___ Exercise data ___
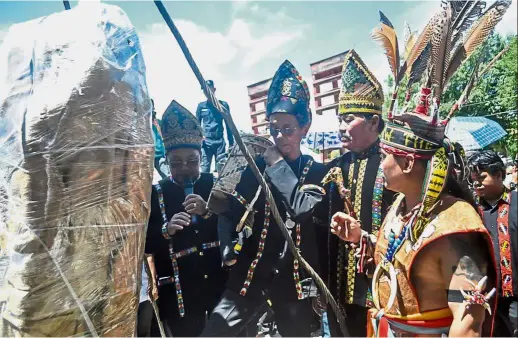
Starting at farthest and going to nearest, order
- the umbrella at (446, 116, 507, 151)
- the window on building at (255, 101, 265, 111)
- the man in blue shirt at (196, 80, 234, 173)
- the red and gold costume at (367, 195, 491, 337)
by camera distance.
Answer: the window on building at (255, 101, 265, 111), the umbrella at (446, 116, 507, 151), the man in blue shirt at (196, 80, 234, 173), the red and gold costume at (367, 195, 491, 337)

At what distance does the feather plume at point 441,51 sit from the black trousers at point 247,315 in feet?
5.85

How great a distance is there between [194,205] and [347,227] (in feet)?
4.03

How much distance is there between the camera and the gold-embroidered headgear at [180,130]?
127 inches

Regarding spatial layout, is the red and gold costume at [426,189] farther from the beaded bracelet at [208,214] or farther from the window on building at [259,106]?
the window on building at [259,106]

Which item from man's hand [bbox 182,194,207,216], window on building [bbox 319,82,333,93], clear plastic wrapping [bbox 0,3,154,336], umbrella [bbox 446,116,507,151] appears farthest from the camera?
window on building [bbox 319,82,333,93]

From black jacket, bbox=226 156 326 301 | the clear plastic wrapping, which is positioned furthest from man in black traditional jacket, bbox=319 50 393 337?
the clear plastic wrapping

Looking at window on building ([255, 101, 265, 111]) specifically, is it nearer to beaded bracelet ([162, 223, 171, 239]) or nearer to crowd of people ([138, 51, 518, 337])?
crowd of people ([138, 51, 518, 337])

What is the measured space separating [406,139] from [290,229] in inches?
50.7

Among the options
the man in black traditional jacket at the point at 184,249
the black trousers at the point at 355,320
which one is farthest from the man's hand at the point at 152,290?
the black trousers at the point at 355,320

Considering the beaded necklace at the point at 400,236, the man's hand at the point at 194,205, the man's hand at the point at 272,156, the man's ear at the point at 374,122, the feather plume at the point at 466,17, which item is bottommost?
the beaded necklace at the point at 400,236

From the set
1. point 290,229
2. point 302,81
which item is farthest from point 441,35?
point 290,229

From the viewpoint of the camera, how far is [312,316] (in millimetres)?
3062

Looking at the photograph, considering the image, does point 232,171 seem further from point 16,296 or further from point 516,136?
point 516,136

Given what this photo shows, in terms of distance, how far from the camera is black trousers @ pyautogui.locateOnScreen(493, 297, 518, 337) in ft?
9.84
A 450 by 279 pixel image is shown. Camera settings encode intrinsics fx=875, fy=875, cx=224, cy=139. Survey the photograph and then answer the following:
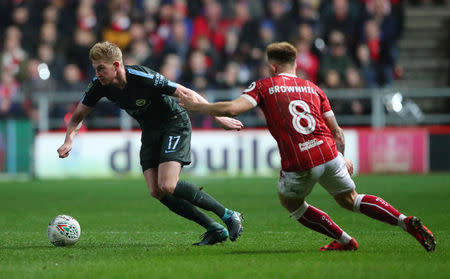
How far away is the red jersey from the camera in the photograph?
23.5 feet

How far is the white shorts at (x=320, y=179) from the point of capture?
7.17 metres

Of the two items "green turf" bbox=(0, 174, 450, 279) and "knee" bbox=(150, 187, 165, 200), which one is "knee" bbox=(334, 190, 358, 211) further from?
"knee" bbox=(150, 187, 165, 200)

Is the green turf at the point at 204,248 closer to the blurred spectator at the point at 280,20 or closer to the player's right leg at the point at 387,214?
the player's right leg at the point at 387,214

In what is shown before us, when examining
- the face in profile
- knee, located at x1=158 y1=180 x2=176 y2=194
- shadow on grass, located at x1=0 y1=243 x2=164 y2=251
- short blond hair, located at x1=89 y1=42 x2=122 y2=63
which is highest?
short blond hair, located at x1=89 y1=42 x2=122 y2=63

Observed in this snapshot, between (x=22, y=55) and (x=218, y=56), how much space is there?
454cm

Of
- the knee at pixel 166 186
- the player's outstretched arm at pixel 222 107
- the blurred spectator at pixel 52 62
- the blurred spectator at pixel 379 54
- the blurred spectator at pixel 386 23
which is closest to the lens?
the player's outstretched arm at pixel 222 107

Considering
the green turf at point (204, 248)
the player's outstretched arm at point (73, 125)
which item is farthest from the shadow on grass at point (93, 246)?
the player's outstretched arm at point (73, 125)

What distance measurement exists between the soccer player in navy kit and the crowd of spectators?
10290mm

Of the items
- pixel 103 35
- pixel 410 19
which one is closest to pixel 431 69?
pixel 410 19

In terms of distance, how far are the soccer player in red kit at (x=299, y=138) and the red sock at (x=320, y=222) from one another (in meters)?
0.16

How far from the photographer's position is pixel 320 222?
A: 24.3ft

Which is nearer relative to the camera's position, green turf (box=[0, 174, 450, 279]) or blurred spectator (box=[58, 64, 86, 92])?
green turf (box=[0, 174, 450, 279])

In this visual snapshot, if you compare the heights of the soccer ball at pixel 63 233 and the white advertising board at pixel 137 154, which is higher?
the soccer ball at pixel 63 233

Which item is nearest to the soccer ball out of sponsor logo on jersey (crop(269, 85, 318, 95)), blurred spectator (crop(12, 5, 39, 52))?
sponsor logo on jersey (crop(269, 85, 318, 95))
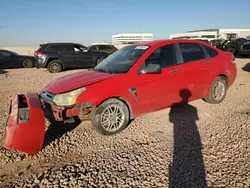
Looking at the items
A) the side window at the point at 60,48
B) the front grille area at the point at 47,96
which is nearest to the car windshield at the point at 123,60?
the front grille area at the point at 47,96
___
### Set problem
Please render the records above as a numbered list, from their start through the line containing "by camera distance.", with blank lines and pictures left out.

### Reply
1. Starting at farthest and going to nearest, order
2. - the umbrella at (446, 116, 507, 151)
3. - the window on building at (255, 101, 265, 111)
4. - the man in blue shirt at (196, 80, 234, 173)
5. - the red and gold costume at (367, 195, 491, 337)
6. by camera distance.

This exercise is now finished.